Science/Tech
Shark-Tooth Sword Reveals Extinct Shark Species in Central Pacific
Shark-tooth weapons once used for warfare in the Central Pacific suggest that two extinct shark species used to populate the area, a new study says.
Joshua Drew from Columbia University in New York and colleagues from the Field Museumin Chicago scoured natural history museums for the spiky swords, as well as clubs, daggers, lances and spears. The teeth lashed to this sword with coconut fibers and human hair offer evidence of past ecosystems, before written records. The study was published today in PLOS ONE.
The unusual historical data would help evaluate the success of ecological conservation measures, they added.

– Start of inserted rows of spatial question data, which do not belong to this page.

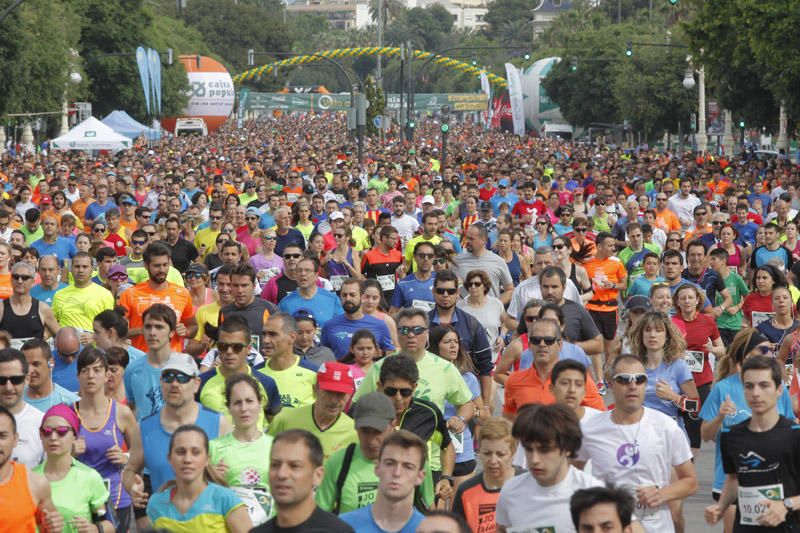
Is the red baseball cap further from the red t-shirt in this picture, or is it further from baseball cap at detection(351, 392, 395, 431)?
the red t-shirt

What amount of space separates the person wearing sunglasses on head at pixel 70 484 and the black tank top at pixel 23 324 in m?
4.14

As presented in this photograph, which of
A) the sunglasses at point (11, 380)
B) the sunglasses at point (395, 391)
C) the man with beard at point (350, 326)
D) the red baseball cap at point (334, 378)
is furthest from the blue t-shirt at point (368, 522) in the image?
the man with beard at point (350, 326)

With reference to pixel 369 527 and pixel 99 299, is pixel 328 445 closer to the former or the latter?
pixel 369 527

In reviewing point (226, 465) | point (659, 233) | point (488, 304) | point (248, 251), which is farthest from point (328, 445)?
point (659, 233)

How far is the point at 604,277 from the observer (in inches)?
578

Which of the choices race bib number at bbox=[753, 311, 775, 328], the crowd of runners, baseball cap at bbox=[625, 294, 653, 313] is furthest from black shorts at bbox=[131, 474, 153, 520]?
race bib number at bbox=[753, 311, 775, 328]

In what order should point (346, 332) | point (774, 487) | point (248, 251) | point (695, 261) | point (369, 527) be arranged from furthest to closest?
point (248, 251)
point (695, 261)
point (346, 332)
point (774, 487)
point (369, 527)

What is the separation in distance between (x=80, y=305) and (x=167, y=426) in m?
4.42

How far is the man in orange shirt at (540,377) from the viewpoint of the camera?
8.73m

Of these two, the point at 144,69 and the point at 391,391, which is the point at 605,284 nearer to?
the point at 391,391

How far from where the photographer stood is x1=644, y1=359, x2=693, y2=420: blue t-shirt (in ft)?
30.7

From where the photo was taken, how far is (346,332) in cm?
1090

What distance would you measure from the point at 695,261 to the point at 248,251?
14.3 ft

The researchers said that the indigenous artifacts often represented an "under-utilized source of data".
"Initially, we just wanted to catalog what shark species were there. We didn't suspect that two of them would be gone," said study co-author Joshua Drew, a biologist at New York's Columbia University and the Field Museum of Natural History in Chicago.

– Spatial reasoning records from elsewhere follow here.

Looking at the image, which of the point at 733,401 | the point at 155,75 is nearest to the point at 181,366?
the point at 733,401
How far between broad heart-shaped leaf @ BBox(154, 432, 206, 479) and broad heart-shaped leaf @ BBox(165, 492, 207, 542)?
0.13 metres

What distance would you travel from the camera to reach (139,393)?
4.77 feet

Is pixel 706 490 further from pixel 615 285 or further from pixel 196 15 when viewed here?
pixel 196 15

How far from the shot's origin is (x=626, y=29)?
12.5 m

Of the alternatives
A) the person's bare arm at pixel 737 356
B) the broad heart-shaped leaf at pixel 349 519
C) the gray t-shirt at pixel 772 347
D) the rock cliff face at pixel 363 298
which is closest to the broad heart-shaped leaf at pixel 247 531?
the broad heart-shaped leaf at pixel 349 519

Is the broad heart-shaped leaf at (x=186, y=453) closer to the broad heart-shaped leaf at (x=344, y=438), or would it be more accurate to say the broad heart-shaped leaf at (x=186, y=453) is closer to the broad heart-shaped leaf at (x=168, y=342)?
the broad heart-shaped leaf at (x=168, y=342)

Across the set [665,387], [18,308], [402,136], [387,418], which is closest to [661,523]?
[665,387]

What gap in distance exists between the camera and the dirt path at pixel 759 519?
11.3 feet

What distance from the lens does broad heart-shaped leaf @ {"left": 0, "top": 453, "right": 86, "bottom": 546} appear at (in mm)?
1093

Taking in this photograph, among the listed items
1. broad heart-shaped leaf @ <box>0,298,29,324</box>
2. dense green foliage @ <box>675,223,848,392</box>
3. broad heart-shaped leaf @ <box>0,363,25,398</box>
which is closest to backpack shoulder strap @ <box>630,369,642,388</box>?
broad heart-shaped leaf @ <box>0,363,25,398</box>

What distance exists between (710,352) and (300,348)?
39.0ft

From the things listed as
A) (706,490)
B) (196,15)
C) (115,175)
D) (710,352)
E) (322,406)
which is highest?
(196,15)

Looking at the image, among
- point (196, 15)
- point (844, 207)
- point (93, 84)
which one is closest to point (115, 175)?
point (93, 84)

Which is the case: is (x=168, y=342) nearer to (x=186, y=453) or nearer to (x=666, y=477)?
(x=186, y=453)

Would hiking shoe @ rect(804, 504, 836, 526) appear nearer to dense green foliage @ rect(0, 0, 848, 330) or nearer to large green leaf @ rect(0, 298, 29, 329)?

"Had we never done this work, nobody would have ever known that these things ever existed there. It had been erased from our collective memories that these sharks once plied these waters," said Drew.
"I just wanted to do something cool and different," said Drew, now at Columbia University. "I just wanted to go down and look at really cool stuff. We were just going to see what was there."
The researchers compared some 100 teeth to examples in catalogs, photographs and in real jaws, then searched the historical and contemporary record of species found in the Gilberts. There was no mention of spot-tail (Carcharhinus sorrah) and dusky (Carcharhinus obscurus) sharks.